Dirigido e corroteirizado pelo argentino Pablo Agüero (Eva Não Dorme), o longa-metragem é uma espécie de releitura do obscuro Akelarre, filme basco lançado nos anos 1980 e dirigido por Pedro Olea que mostrava o embate cultural e religioso entre povos católicos com a cultura basca.
Inspirado na caça às bruxas promovidas no início do século XVII pelo juiz Pierre de Lancre (popularizada pelo historiador francês Jules Michelet), “Silenciadas” é mais uma produção espanhola (em parceria com França e Argentina) que chegou dia 11 de março Netflix em 2021.
O longa segue de um grupo de amigas acusadas de bruxaria após a participação em uma festa em seu vilarejo, temos aqui quase um exercício de desenvolvimento de um clímax, poderoso e capaz de deixar uma vistosa (e virtuosa) impressão final ao espectador.
Agüero se vale de tintas mais modernas, como a relação amigável entre as protagonistas. Até mesmo mostra a frequente culpabilização das mulheres por coisas que fogem de seu controle ou que lhes são de direito — a beleza, a amizade, a dança, a diversão.
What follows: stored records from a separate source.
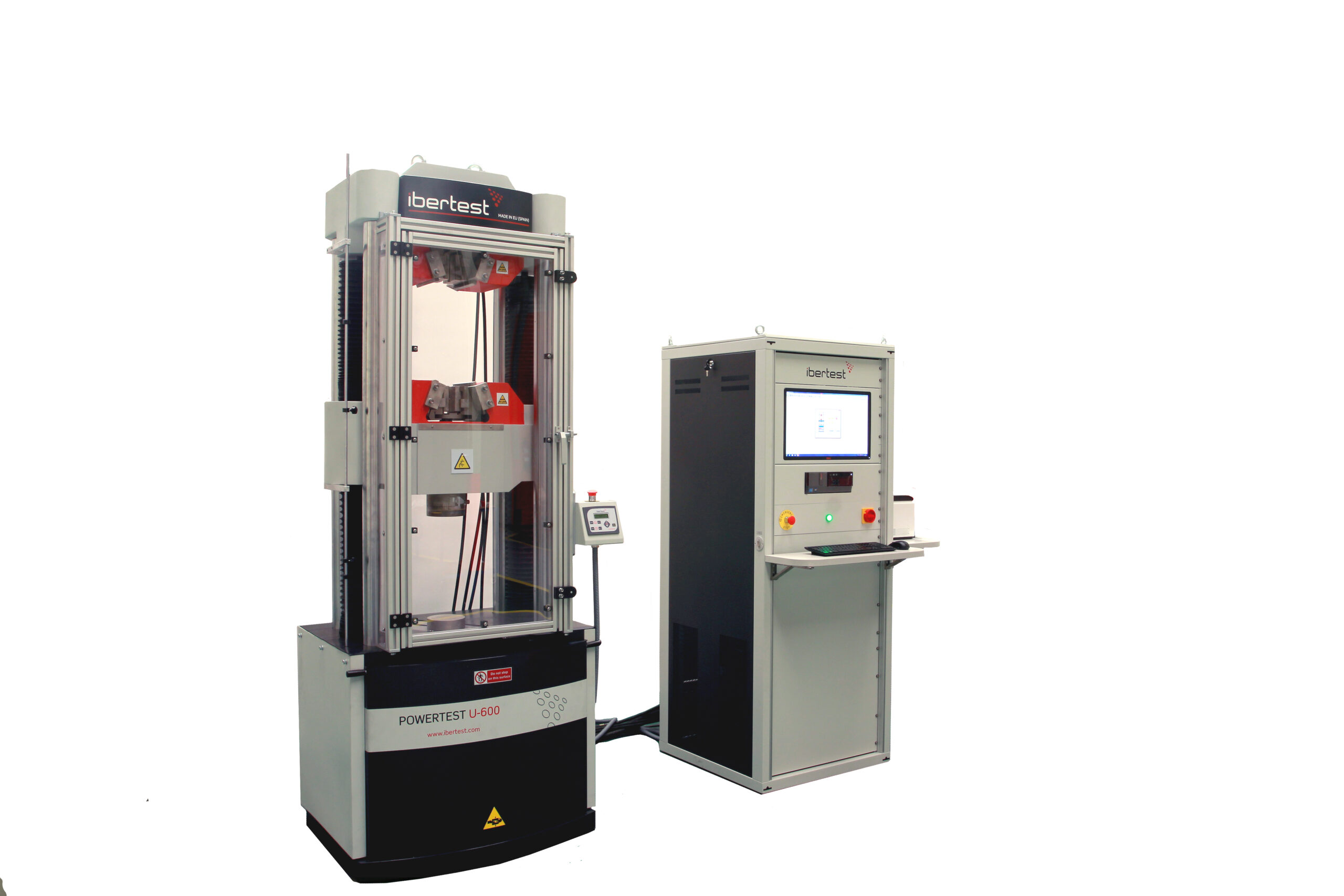 Máquinas de ensayo hidráulicas y electromecánicas a medida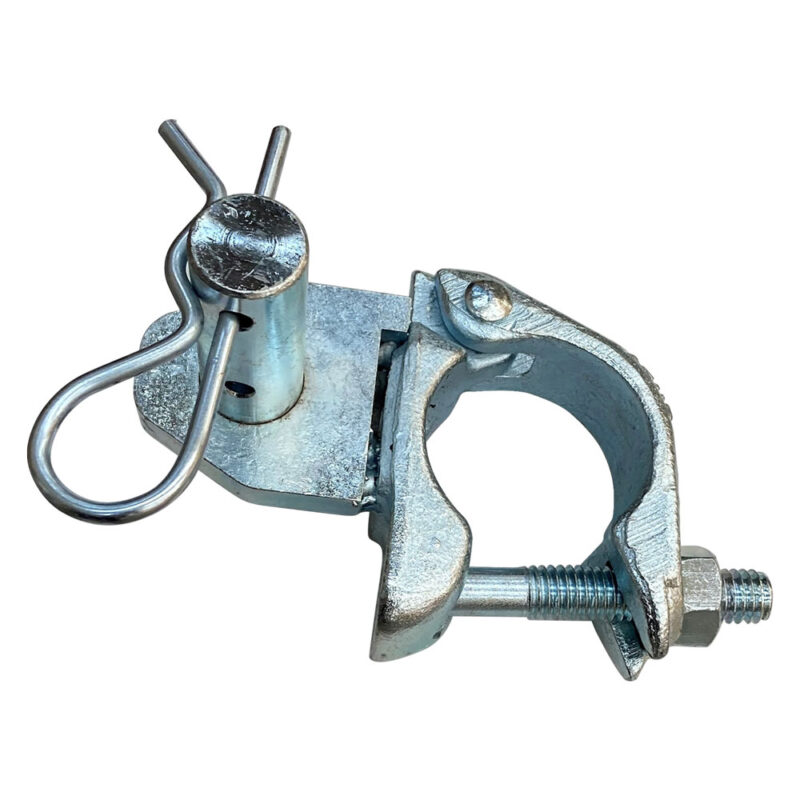 MORSETTO PER ATTACCO A TUBO per elettro carrucola HE200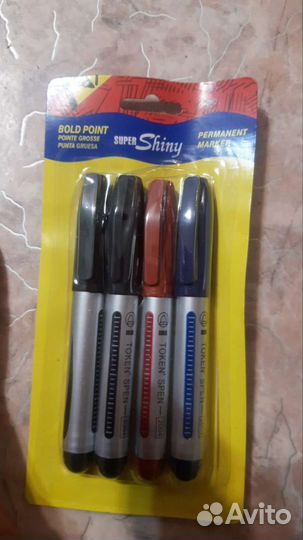 Маркеры перманентные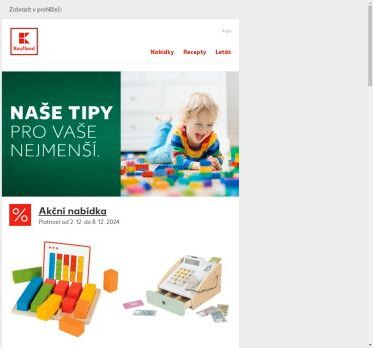 Kidland - Naše tipy pro Vaše nejmenší. - od 2. 12. do 8. 12. 2024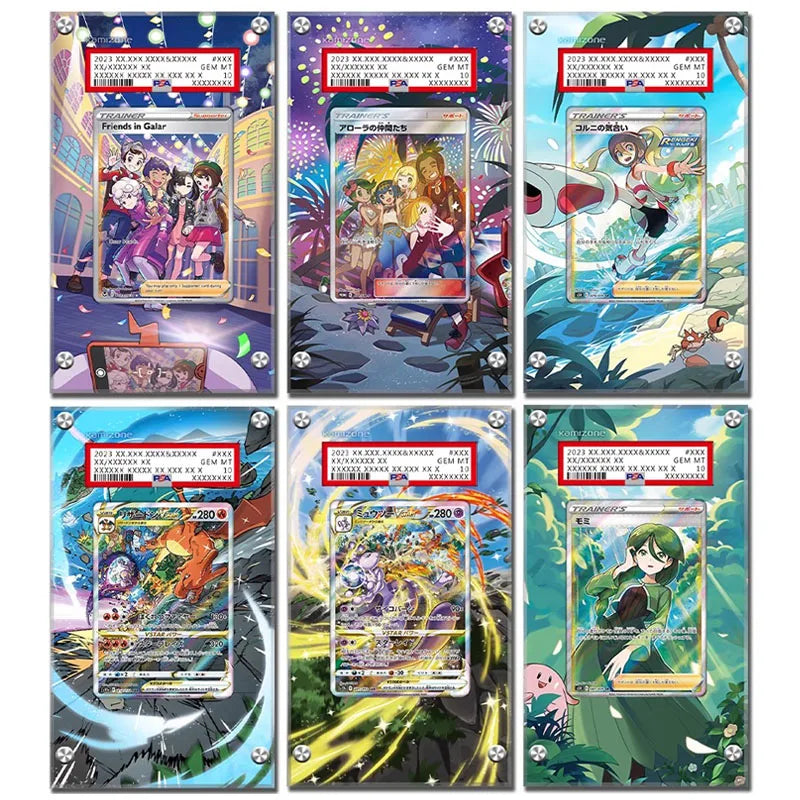 Pokemon Extended Art Acrylic Display Stand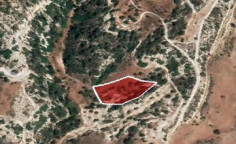 For sale, land, Paphos, Pegeia, 3,345m&sup2;, &euro;20,000 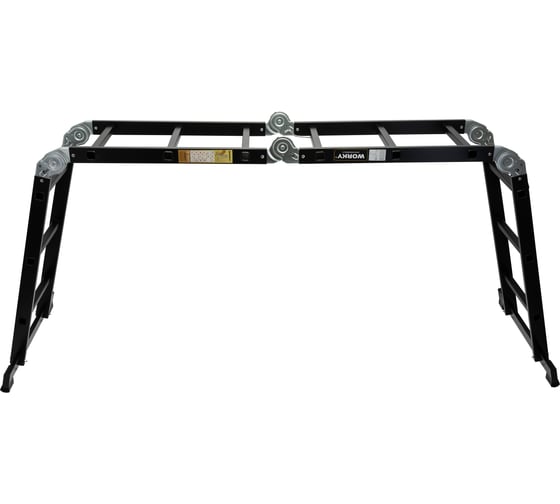 Универсальная лестница-трансформер WORKY 4x4 home black ARD257743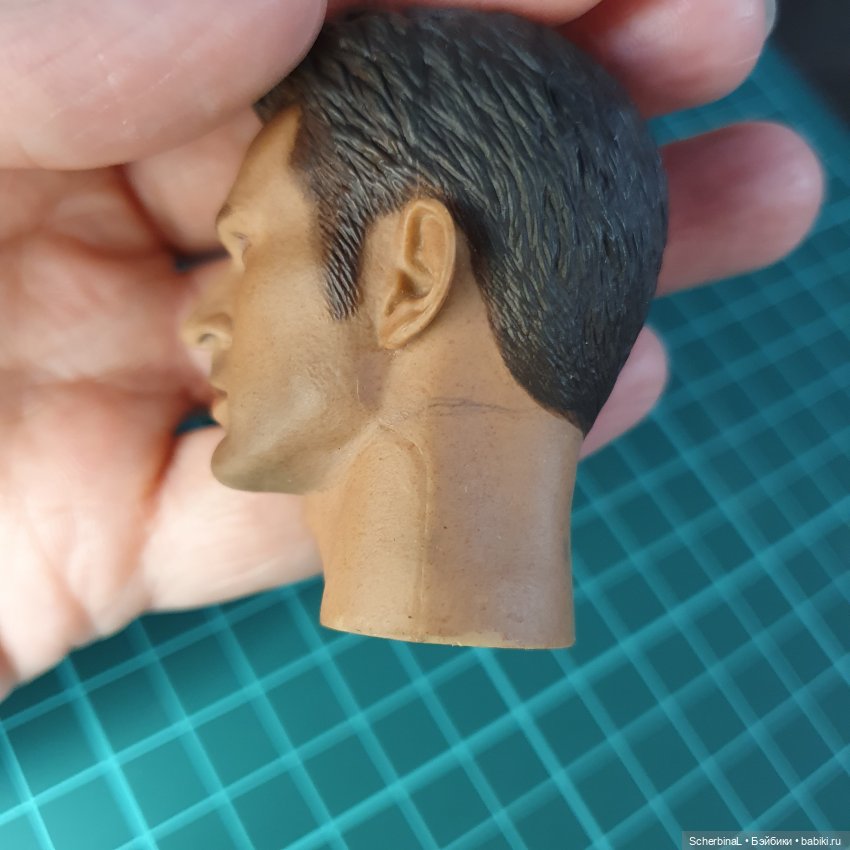 Модификация шеи у экшен/фицен скульптов. Мастер-класс (фото 8)
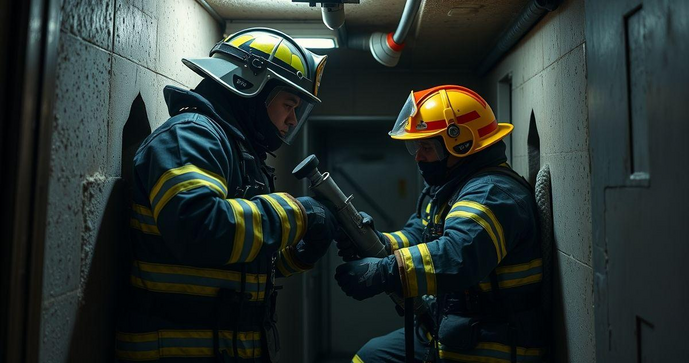 Resgate em Espaço Confinado: Técnicas e Equipamentos Essenciais para Segurança Resgate em Espaço Confinado: Técnicas e Equipamentos Essenciais para Segurança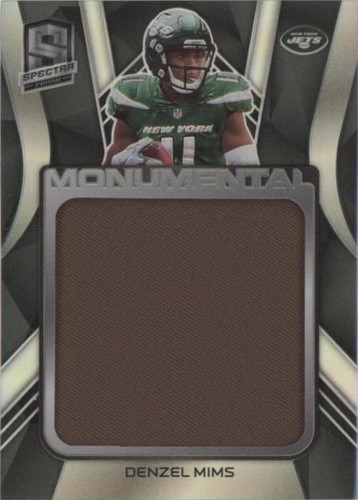 2020 Panini Spectra Denzel Mims #15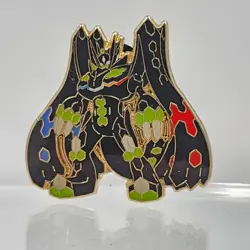 Pokemon Zygarde 2016 Complete form Metal Enamel Pin Badge Official Licensed - Image 1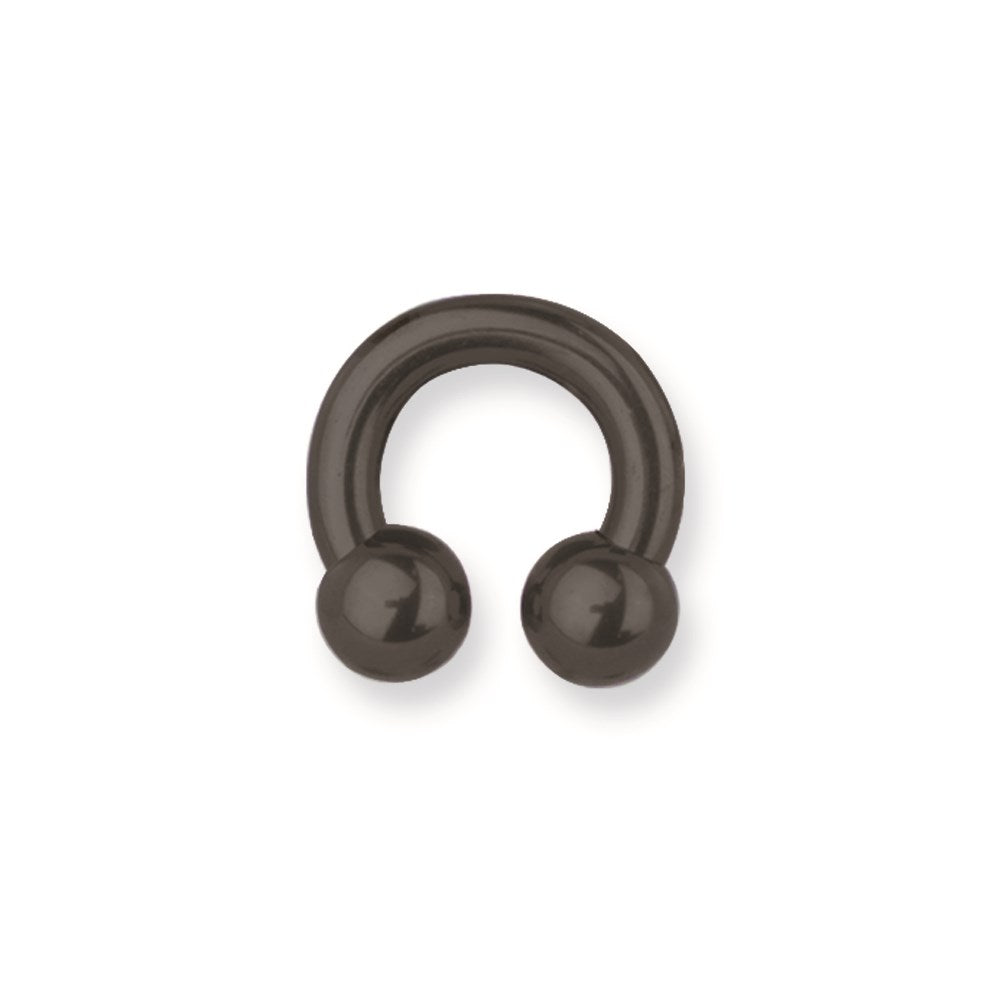 Solid Titanium Circ BB 4G (5.2mm) 1/2 (13mm) Dia Int Thrd Solid Titaniu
É um filme interessante de ser visto agora, em plena era Me Too, podendo ser compreendido e interpretado profundamente, mostrando o valor dos movimentos feministas e sua importância para a geração de hoje.
O jovem elenco segura bem todo o peso dramático, até porque são muitos os momentos em que a tensão de fatos são expressas em monólogos – ou a partir da abordagem inquisidora de Rostegui, vivido por Alex Brendemühl.
O cuidado técnico visto em todos os 90 minutos é exemplar. Principalmente a fotografia esplêndida de Javier Agirre (do excelente e surpreendente Handia). Com seu jogo de luzes, o filme rapidamente ganha um tom fantasioso que faz toda a diferença. Isso sem falar da ambientação, restrita e certeira em suas intenções.
A lição trazida no filme, infelizmente, parece nunca envelhecer. Previamente condenadas, convivendo com o olhar inquisitorial da sociedade e aguardando o rótulo de bruxa louca, amante do diabo. “Silenciadas” não quer olhar o passado, porque acredita não ser necessário qualquer anistia às suas personagens. É apenas uma potente história sobre vozes que o destino reservou dia e hora para calar. O desafio, então, é tentar voar o mais alto que puder.